In this work, the entanglement distillation optimization was formulated using a bilevel structure. Using fuzzy relations, the quantum state of the system (density matrix, ${\rho }_{A^{\prime }{B}^{\prime }}^T$), represented as a symmetric positive semidefinite matrix, was estimated using pseudo-likelihood measurements. A scale-independent partial differential equation (PDE) was derived (see Equation (7)). The solution to the PDE was employed for the QST of the quantum state. This multilevel optimization formulation was then solved using the CML-DA and PRNG-DA approaches within a Stackelberg game theoretic-framework. Comparative analysis showed that the CML-DA technique proved more efficient as compared to the PRNG-DA approach. The CML-DAs capacity for wide-range chaotic behavior enables it to navigate the objective space efficiently as compared to conventional techniques such as the PRNG-DA.

Due to the complexity of the problem, as well as the difficulty in analytically identifying the global optima, future works could be directed towards rigorous testing and analysis using other metaheuristics/optimization algorithms to obtain solutions closer to the global optima.
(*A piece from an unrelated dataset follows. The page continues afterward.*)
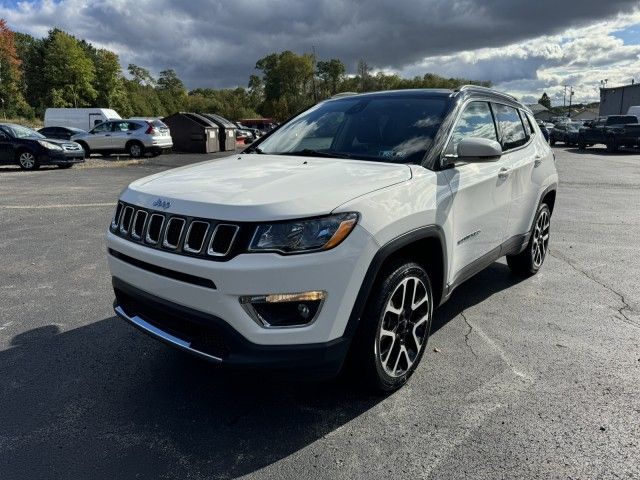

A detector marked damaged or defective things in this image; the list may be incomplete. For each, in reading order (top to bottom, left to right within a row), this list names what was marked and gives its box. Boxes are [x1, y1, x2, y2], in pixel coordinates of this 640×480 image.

cracked asphalt [0, 148, 636, 478]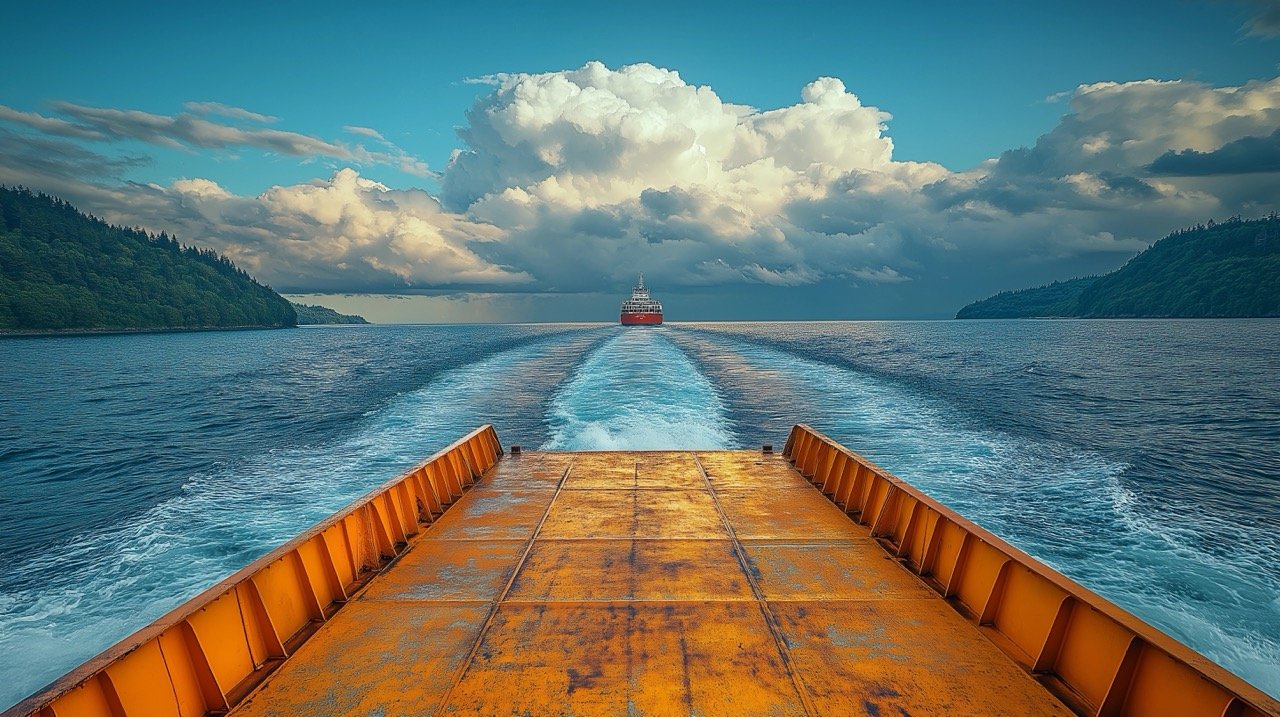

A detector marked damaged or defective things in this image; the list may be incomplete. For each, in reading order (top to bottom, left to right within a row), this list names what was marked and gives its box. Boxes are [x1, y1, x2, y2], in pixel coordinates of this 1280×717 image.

rusty steel deck [12, 426, 1280, 716]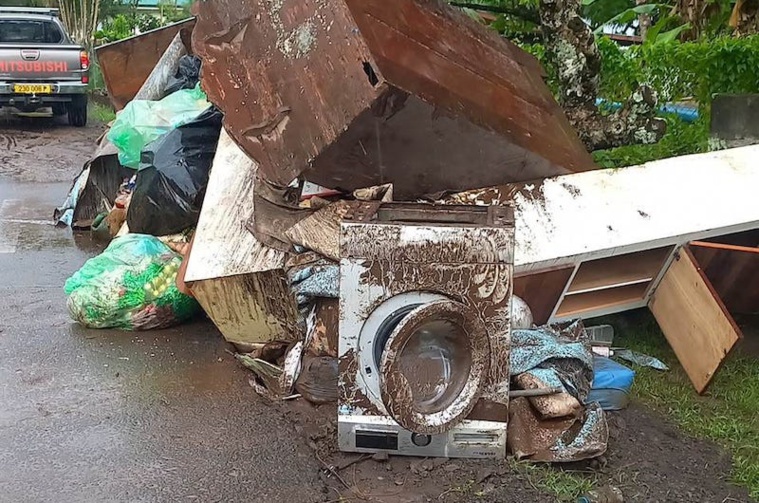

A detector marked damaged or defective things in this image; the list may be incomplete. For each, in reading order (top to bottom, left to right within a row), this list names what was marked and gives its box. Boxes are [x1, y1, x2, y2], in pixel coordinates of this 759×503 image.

Future works could also be directed on testing the performance of other novel meta-heuristics or evolutionary algorithms for other practical entanglement distillation protocols. In addition, research efforts could be focused on reformulating the practical entanglement distillation problem using pseudo-likelihood measurements, including environmental factors influencing the density matrix estimation in QST. This could be carried out by considering the quantum Liouville equation or the Gorini–Kossakowski–Sudarshan–Lindblad equation [41,42].